COMMAND
ws_ftp
SYSTEMS AFFECTED
ws_ftp pro 6.51
PROBLEM
Crawling KingSnake found following. ws_ftp pro 6.51 exposes
internal IP addresses when connecting using PASV mode and the
target site is using ipfilter. This was tested on a network using
OpenBSD 2.7 as the firewall/gateway with several internally
addressed machines running different server applications. Here
is a log:
230 User xxxxx logged in.
PWD
257 "/" is current directory.
Host type (I): Microsoft NT
PORT 209,74,14,36,6,60
200 PORT command successful.
LIST
150 Opening ASCII mode data connection for /bin/ls.
! Accept error: Blocking call cancelled
! Retrieve of folder listing failed (0)
QUIT
425 Can't open data connection.
- -
connecting to 216.37.xx.xx:2100
Connected to 216.37.xx.xx port 2100
220 saranac Microsoft FTP Service (Version 5.0).
USER xxx
331 Password required for xxxx.
PASS (hidden)
230-========================================
<snip>
230-
230-
230 User xxxx logged in.
PWD
257 "/" is current directory.
Host type (I): Microsoft NT
PASV
227 Entering Passive Mode (192,168,1,5,6,184).
connecting to 192.168.1.5:1720
- -
connecting to 192.168.1.5:1720
! Connection failed 192.168.1.5 - host unreachable
! connect: error 0
PORT 209,74,14,36,6,63
200 PORT command successful.
LIST
150 Opening ASCII mode data connection for /bin/ls.
! Timer cancelled blocking call
! Accept error: Blocking call cancelled
! Retrieve of folder listing failed (0)
QUIT
425 Can't open data connection.
CK has cleansed the log to protect the network.
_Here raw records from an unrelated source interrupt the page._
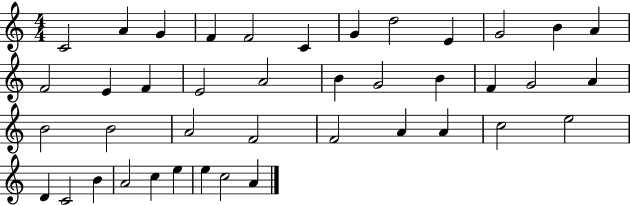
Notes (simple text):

C4/h A4/q G4/q F4/q F4/h C4/q G4/q D5/h E4/q G4/h B4/q A4/q F4/h E4/q F4/q E4/h A4/h B4/q G4/h B4/q F4/q G4/h A4/q B4/h B4/h A4/h F4/h F4/h A4/q A4/q C5/h E5/h D4/q C4/h B4/q A4/h C5/q E5/q E5/q C5/h A4/q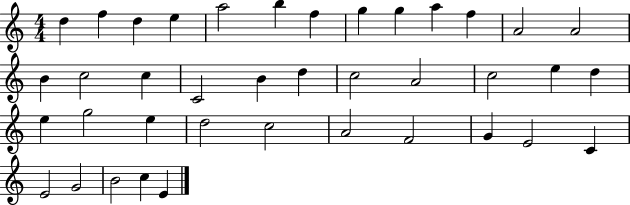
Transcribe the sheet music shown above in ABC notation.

X:1
T:Untitled
M:4/4
L:1/4
K:C
d f d e a2 b f g g a f A2 A2 B c2 c C2 B d c2 A2 c2 e d e g2 e d2 c2 A2 F2 G E2 C E2 G2 B2 c E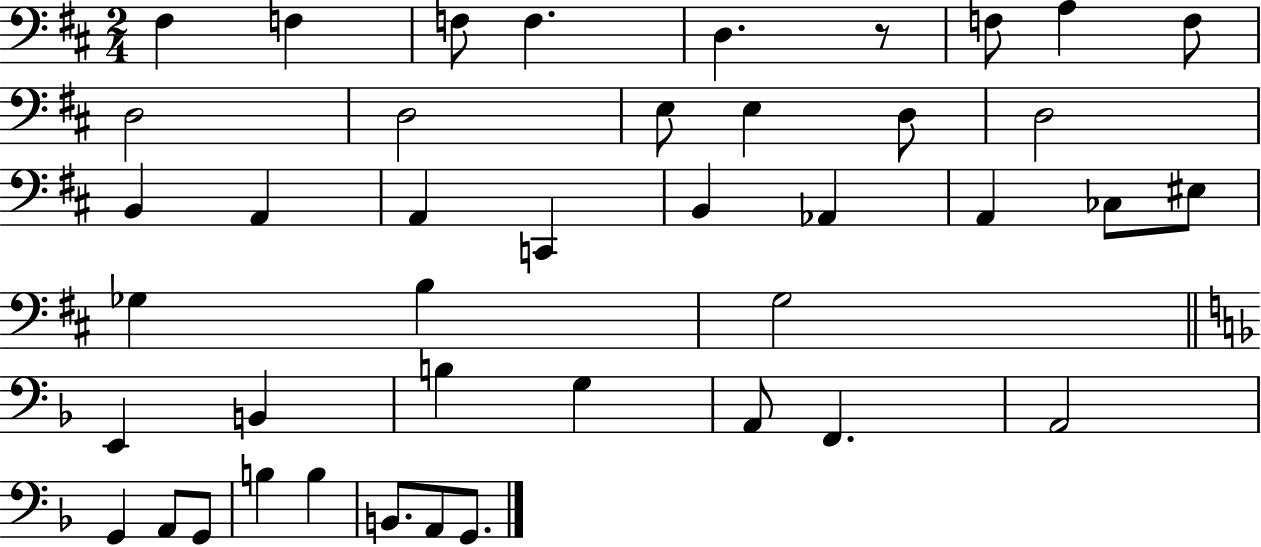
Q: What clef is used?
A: bass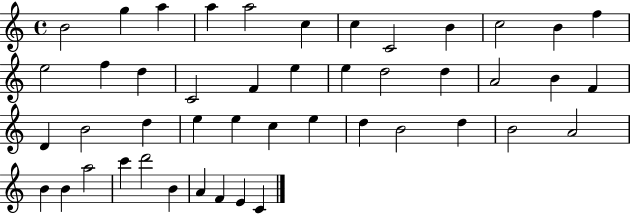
B4/h G5/q A5/q A5/q A5/h C5/q C5/q C4/h B4/q C5/h B4/q F5/q E5/h F5/q D5/q C4/h F4/q E5/q E5/q D5/h D5/q A4/h B4/q F4/q D4/q B4/h D5/q E5/q E5/q C5/q E5/q D5/q B4/h D5/q B4/h A4/h B4/q B4/q A5/h C6/q D6/h B4/q A4/q F4/q E4/q C4/q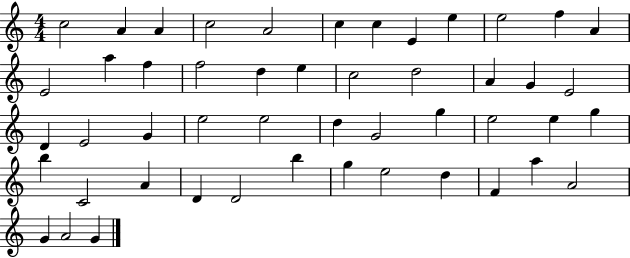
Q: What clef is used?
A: treble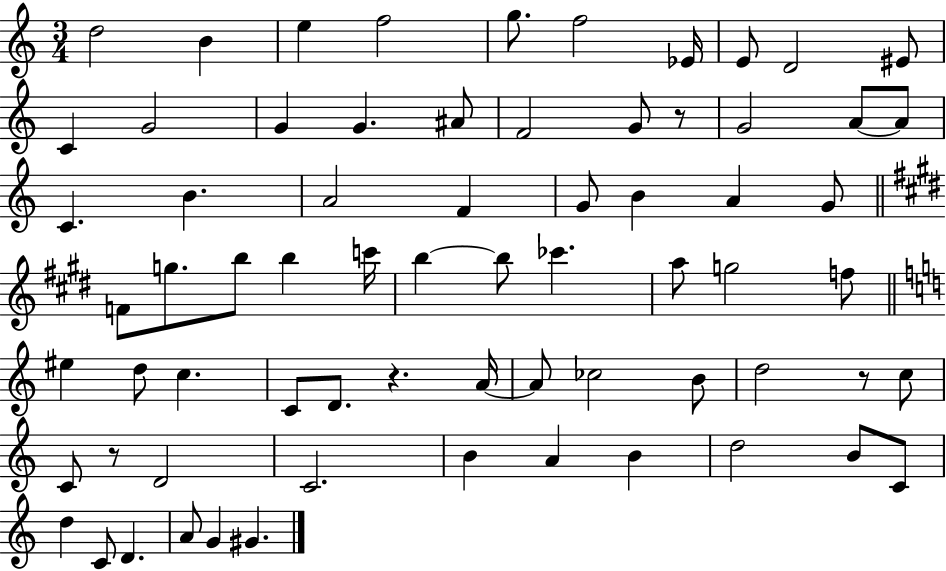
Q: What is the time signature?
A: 3/4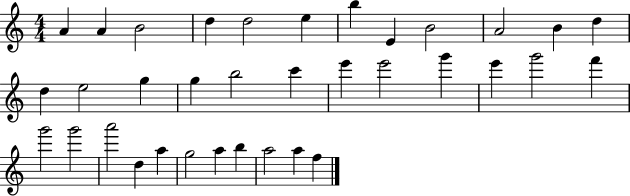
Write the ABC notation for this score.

X:1
T:Untitled
M:4/4
L:1/4
K:C
A A B2 d d2 e b E B2 A2 B d d e2 g g b2 c' e' e'2 g' e' g'2 f' g'2 g'2 a'2 d a g2 a b a2 a f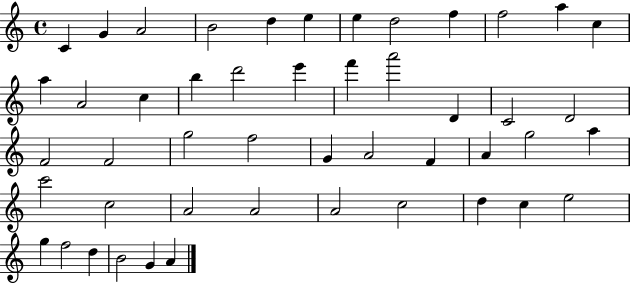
X:1
T:Untitled
M:4/4
L:1/4
K:C
C G A2 B2 d e e d2 f f2 a c a A2 c b d'2 e' f' a'2 D C2 D2 F2 F2 g2 f2 G A2 F A g2 a c'2 c2 A2 A2 A2 c2 d c e2 g f2 d B2 G A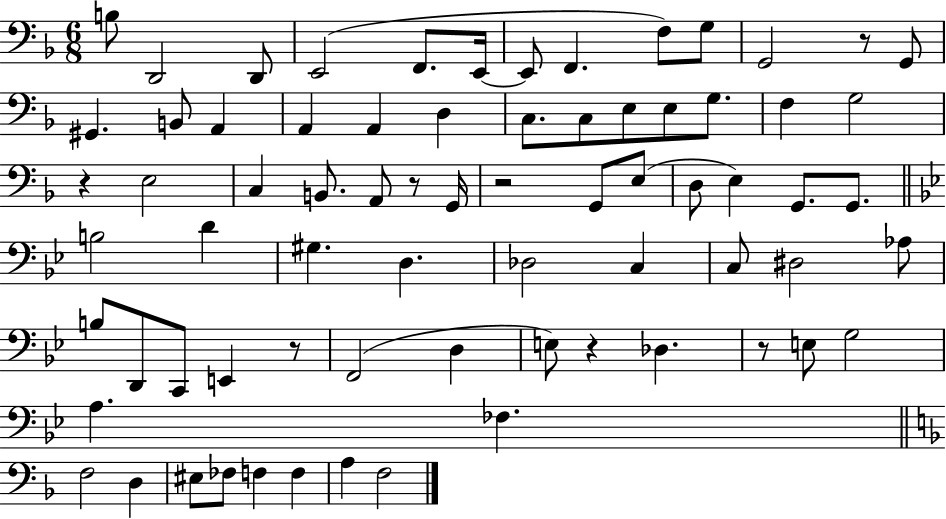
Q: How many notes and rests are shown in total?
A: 72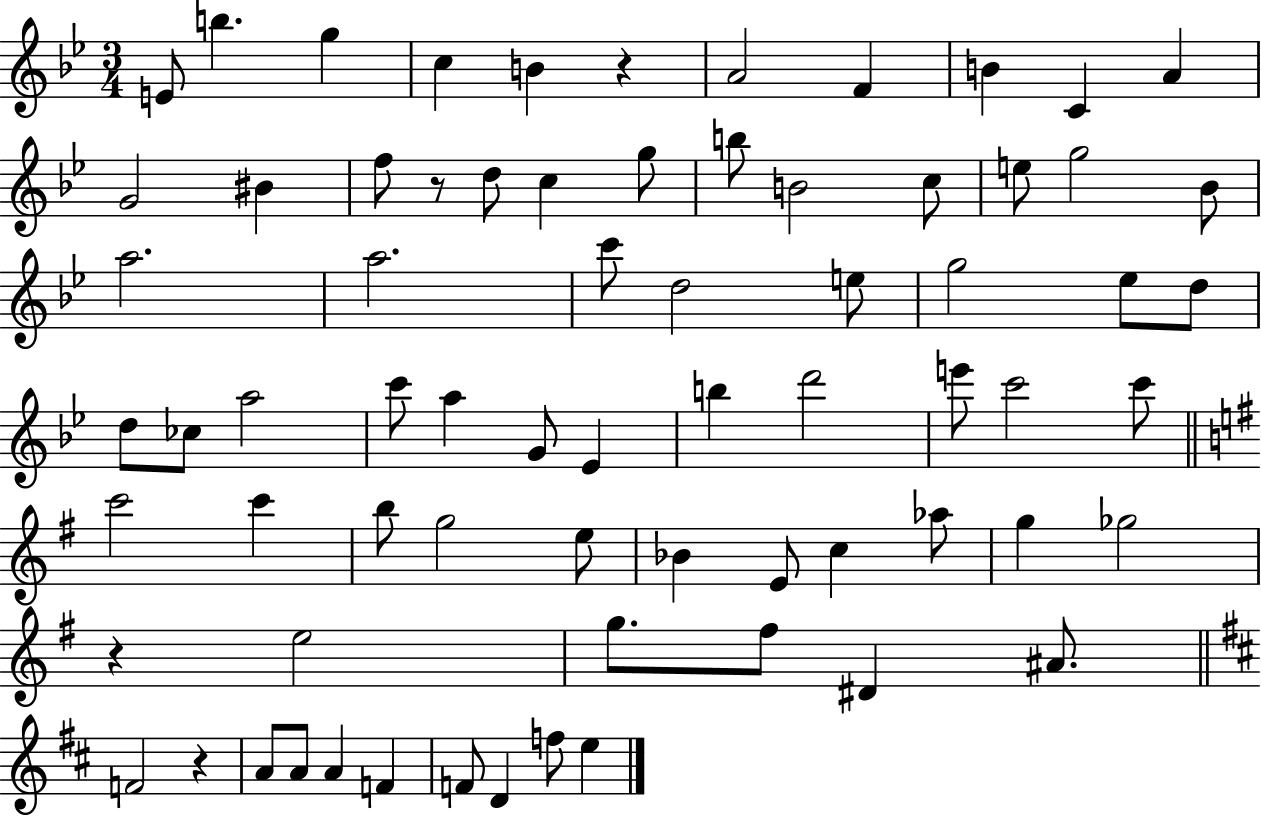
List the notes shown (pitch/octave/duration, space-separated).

E4/e B5/q. G5/q C5/q B4/q R/q A4/h F4/q B4/q C4/q A4/q G4/h BIS4/q F5/e R/e D5/e C5/q G5/e B5/e B4/h C5/e E5/e G5/h Bb4/e A5/h. A5/h. C6/e D5/h E5/e G5/h Eb5/e D5/e D5/e CES5/e A5/h C6/e A5/q G4/e Eb4/q B5/q D6/h E6/e C6/h C6/e C6/h C6/q B5/e G5/h E5/e Bb4/q E4/e C5/q Ab5/e G5/q Gb5/h R/q E5/h G5/e. F#5/e D#4/q A#4/e. F4/h R/q A4/e A4/e A4/q F4/q F4/e D4/q F5/e E5/q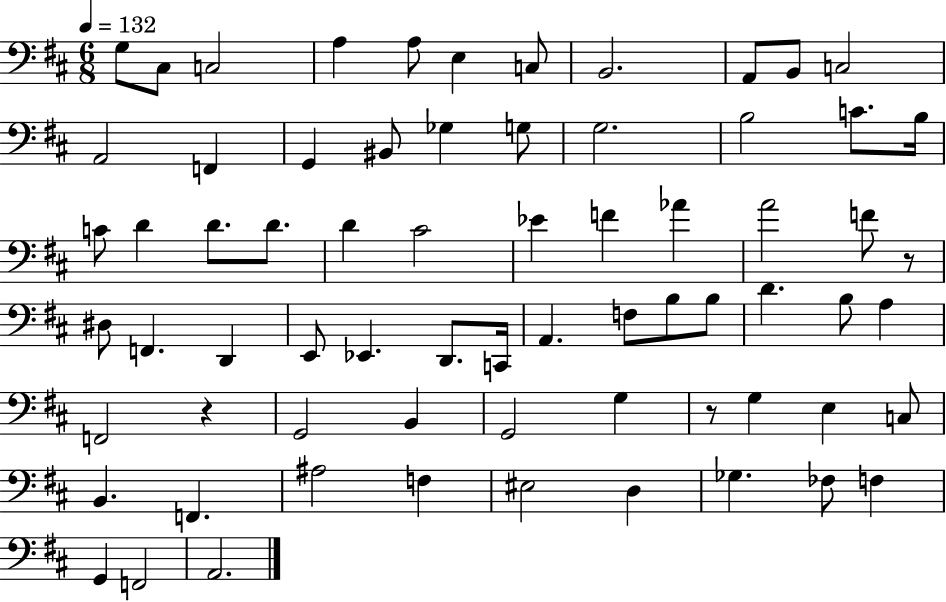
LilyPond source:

{
  \clef bass
  \numericTimeSignature
  \time 6/8
  \key d \major
  \tempo 4 = 132
  g8 cis8 c2 | a4 a8 e4 c8 | b,2. | a,8 b,8 c2 | \break a,2 f,4 | g,4 bis,8 ges4 g8 | g2. | b2 c'8. b16 | \break c'8 d'4 d'8. d'8. | d'4 cis'2 | ees'4 f'4 aes'4 | a'2 f'8 r8 | \break dis8 f,4. d,4 | e,8 ees,4. d,8. c,16 | a,4. f8 b8 b8 | d'4. b8 a4 | \break f,2 r4 | g,2 b,4 | g,2 g4 | r8 g4 e4 c8 | \break b,4. f,4. | ais2 f4 | eis2 d4 | ges4. fes8 f4 | \break g,4 f,2 | a,2. | \bar "|."
}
But as you can
see the first attempt fails and somehow the internal address is
exposed to ws_ftp and then to the user. The second login attempt
happens automatically, immediately after the first login failure.
A malicious person could use this information to specifically
target the internal machines if/when a breach of the gateway box
occurs.
SOLUTION
Vendor was notified but no response.